In the cut and thrust of Beer Twitter, where sanity goes to die, sometimes you can forget that not every bar, brewery or beer festival is a depraved, sexist, racist Hellsphere which needs urgent remedial action to prevent the fall of civilisation as we know it. Sometimes, good people just do good things, and are kind and generous and welcoming to all. Even without a charter mark or a special interest group with its own logo.
The idyllic village of Hebden Bridge hosts the Halifax and Calderdale Beer Festival – confusing for me as I had to sail past both Halifax and Calderdale on a rail replacement bus to get there. I was met by CAMRA branch secretary who announced it would be rude not call into Calan’s, a fine micropub with a resident dog and a beer garden made out of recycled cask tables. What a great place this is. Amid all the recent furore over the many micropubs added to the GBBG it was great to find a place which absolutely deserves to be in there, and in any other town it would be. But this Hebden Bridge and the standard is high.
I was in town delivering a talk at the festival as part of their efforts to add a little something extra to the programme. There was a superb beer tasting sessions by Richard Lee, in which I learned how to separate taste from aftertaste (it’s all about swilling), as well as a talk from fellow beer blogger Richard Coldwell. (Although that description flatters me, it’s like saying Runcorn Linnets met fellow footballers the 1970 Brazil National Team). I also realised later that I had, in fact, met Richard before two years ago at the Left Bank Beer Festival.

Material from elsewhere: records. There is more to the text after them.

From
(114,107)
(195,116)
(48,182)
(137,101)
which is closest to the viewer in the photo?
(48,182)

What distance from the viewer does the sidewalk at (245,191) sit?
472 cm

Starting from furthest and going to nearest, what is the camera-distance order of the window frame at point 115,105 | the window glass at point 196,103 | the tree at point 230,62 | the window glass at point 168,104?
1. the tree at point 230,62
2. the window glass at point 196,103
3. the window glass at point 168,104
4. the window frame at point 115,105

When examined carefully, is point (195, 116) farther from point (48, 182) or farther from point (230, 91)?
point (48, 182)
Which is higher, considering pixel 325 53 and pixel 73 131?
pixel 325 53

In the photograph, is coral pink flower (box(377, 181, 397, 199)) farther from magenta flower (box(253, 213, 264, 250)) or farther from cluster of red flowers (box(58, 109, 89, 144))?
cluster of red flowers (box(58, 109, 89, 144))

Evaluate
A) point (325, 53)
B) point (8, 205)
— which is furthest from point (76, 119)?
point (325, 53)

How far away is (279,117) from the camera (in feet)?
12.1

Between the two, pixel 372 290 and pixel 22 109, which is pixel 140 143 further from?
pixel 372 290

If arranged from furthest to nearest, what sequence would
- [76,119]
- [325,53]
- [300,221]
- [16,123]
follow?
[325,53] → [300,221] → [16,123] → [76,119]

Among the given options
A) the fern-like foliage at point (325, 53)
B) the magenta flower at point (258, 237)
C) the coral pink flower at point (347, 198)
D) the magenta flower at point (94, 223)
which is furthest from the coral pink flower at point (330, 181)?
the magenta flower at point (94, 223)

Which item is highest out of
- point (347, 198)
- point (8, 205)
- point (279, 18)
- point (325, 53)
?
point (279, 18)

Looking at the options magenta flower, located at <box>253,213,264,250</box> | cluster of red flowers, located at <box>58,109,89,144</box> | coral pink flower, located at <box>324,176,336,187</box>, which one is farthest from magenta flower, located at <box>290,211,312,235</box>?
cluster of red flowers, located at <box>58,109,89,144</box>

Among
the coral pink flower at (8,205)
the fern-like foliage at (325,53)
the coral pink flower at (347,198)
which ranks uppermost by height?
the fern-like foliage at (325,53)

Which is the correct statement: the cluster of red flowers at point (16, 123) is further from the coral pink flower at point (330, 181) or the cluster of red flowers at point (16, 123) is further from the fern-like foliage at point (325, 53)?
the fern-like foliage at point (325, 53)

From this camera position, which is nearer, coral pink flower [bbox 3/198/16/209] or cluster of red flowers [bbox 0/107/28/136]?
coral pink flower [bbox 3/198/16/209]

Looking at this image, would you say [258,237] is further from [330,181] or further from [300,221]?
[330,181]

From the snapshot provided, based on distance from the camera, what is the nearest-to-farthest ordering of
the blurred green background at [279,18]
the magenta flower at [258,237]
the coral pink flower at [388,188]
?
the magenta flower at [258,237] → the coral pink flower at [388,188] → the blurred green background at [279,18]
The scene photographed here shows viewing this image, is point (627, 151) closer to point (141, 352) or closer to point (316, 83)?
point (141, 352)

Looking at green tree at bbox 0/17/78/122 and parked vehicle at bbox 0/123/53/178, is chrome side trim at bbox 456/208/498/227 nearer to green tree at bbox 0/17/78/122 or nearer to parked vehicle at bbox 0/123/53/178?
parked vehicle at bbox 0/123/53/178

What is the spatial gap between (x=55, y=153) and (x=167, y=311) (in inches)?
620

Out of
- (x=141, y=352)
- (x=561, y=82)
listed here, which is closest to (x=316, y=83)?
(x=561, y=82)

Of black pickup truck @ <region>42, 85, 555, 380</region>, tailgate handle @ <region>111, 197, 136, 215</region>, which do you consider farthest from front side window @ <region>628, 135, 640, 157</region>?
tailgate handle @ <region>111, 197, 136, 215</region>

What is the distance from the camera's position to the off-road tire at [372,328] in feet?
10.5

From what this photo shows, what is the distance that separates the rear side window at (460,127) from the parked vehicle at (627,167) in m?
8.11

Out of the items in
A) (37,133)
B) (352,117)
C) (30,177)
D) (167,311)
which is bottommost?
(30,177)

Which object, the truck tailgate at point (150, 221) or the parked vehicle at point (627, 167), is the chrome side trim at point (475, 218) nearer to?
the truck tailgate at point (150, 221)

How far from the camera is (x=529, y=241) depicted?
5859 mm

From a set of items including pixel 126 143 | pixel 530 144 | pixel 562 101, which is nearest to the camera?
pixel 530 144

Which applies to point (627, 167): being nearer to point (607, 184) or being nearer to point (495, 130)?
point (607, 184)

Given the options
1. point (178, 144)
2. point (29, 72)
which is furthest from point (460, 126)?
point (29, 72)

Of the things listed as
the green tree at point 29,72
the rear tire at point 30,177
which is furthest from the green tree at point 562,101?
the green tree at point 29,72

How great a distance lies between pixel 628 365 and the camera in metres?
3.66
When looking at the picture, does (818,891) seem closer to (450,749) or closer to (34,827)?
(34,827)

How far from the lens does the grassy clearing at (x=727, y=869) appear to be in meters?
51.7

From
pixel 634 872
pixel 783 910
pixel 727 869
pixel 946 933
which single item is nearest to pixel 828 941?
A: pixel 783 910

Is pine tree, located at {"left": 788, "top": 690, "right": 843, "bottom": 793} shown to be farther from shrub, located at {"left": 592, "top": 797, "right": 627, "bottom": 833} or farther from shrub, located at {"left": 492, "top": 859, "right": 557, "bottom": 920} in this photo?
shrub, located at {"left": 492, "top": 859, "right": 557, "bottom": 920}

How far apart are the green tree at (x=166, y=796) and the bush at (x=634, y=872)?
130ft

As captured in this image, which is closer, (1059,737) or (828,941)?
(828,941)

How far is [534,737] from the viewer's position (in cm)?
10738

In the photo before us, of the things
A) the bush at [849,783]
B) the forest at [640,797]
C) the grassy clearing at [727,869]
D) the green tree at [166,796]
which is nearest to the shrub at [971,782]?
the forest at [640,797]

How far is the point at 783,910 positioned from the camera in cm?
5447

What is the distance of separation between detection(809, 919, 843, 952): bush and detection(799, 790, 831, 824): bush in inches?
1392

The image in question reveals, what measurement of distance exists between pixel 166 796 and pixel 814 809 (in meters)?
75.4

Pleasingly, the gender split in the talks was 50/50, and there were an impressive number of young people and women at the festival. In fact, just like my own beer festival back in July. I asked whether there had been any kind of work or planning in this direction and was met with blank looks. That’s just how it is, because the organisation is naturally welcoming. You wouldn’t hear about this in the online bubble. People are too concerned with what Brewdog and IMBC are doing to pay attention to decent local beer festivals doing things right because no other way even occurs to them. Hooray for them, and shame on those who shun them but still dare to call themselves ‘beer bloggers’.
After my visit to Bradford to tick off my first One Direction Home Town Beer Adventure (Zayn), I came back to Hebden Bridge and back to Calan’s where there was a band playing, more dogs, and some more excellent beer. If ever there was a town which required an additional visit it’s this one, see you soon!
Thanks to Halifax and Calderdale CAMRA, especially Tony Britton, for their warm welcome.